Um dem Risiko zu begegnen, sollten Plugins möglichst parametrisierte Eingaben erzwingen. Sofern dies nicht möglich ist, sollte auf einer zweiten Ebene die Validierung und Bereinigung der Daten erfolgen.
Excessive Agency
Gefahren gehen auch von der Tatsache aus, dass LLM-basierten Systemen von ihren Entwicklern häufig ein gewisses Maß an Autonomie zugestanden wird. Die Systeme haben also die Möglichkeit, ohne weitere menschliche Kontrolle aufgrund der Eingabe des Nutzers zu handeln. Ursache dieser Risiken sind übermäßige Funktionen, übermäßige Rechte oder übermäßige Autonomie. Insbesondere im Zusammenhang mit dem Einsatz von Plugins drohen in diesem Bereich Gefahren.
Reduziert werden können diese Risiken, indem die Funktionen, Rechte sowie die Autonomie der Systeme auf das für die Erfüllung der Aufgabe notwendige Maß streng begrenzt werden.
Overreliance
Das Risiko der Overreliance verwirklicht sich, wenn sich Nutzer auf den Output des LLM verlassen, um Entscheidungen zu treffen oder Content zu generieren. Das Risiko hängt mit der Neigung von LLMs zum Halluzinieren zusammen. Dabei erzeugen die LLMs Output, welcher nicht mit den Fakten übereinstimmt. Aufgrund der hohen sprachlichen Qualität des Outputs kann dies durch den Nutzer nur schwer erkannt werden, ohne zusätzliche Informationsquellen heranzuziehen. Hintergrund des Halluzierens ist, dass LLMs letztlich nur die Wahrscheinlichkeit des nächsten Wortes im konkreten Kontextes berechnen, sich also an Sprache und nicht an Fakten ausrichten.
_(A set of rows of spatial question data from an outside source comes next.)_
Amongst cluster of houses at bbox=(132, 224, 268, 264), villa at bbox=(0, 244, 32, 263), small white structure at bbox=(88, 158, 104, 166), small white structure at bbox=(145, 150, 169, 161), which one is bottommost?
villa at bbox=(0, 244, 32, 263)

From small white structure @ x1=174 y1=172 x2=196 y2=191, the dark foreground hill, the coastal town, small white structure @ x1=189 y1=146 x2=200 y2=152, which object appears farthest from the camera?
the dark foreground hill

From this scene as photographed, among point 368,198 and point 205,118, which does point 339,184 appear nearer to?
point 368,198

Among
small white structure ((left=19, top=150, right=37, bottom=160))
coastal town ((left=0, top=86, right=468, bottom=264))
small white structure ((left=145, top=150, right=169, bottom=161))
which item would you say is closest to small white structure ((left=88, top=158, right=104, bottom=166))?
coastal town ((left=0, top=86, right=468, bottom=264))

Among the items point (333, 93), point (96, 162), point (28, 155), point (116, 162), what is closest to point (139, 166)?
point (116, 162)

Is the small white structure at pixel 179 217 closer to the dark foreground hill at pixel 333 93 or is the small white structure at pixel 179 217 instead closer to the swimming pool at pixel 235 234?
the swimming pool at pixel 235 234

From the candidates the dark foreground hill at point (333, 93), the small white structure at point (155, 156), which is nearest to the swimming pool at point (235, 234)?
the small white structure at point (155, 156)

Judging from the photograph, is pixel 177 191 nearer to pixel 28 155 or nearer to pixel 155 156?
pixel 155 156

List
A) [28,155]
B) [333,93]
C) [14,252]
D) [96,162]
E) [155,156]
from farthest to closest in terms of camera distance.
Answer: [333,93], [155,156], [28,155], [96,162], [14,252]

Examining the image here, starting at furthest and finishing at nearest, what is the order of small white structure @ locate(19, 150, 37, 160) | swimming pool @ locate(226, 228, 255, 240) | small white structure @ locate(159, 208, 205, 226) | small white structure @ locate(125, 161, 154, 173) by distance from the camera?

Neben einigen technischen Maßnahmen können insbesondere Nutzer das Risiko reduzieren, indem sie den Output der LLM durch externe Quellen prüfen, sofern sie nicht aus eigener Expertise eine Prüfung vornehmen können. Das Fine-Tuning von LLMs, also das Training mit spezialisierten Daten zu bestimmten Themen, reduziert generell das Risiko des Halluzinierens.
Model Theft
Der Diebstahl des LLM stellt für den Inhaber des Geistigen Eigentums ein erhebliches Risiko dar. Als möglicher Weg kommt hierbei nicht nur der direkte Zugriff und das Kopieren in Betracht, sondern auch das Erstellen einer Schatten-LLM mithilfe von durch sorgfältig erstellte Eingaben und Prompt Injections erzielte Informationen. Gefährdet durch dieses Risiko sind naturgemäß Closed Source-Anbieter von LLMs, während das LLM bei Open Source-Modellen ohnehin der Öffentlichkeit zur Verfügung stellt.
Klassische Maßnahmen gegen den Diebstahl von IP sind auch gegen dieses Risiko wirksam. Weiterhin sollte eine regelmäßige Kontrolle von User-Prompts erfolgen und Filter eingesetzt werden, um einer Datenexfiltration vorzubeugen.
Fazit
Auch wenn es sich bei LLM zumindest für die breite Öffentlichkeit um eine neue Entwicklung handelt, nimmt die Diskussion zur IT-Sicherheit von LLMs an Fahrt auf. Dies ist auch zwingend notwendig, da sich wahrscheinlich kein Wissensgebiet in diesem Bereich bisher so schnell entwickelt hat. Da bisher kein Ende dieser Entwicklung abzusehen ist, bleibt abzuwarten, ob die IT-Sicherheit in Zukunft überhaupt mit den Entwicklungen wird mithalten können. Spannend sind zudem die Möglichkeiten, LLMs auch im Interesse der IT-Sicherheit einzusetzen.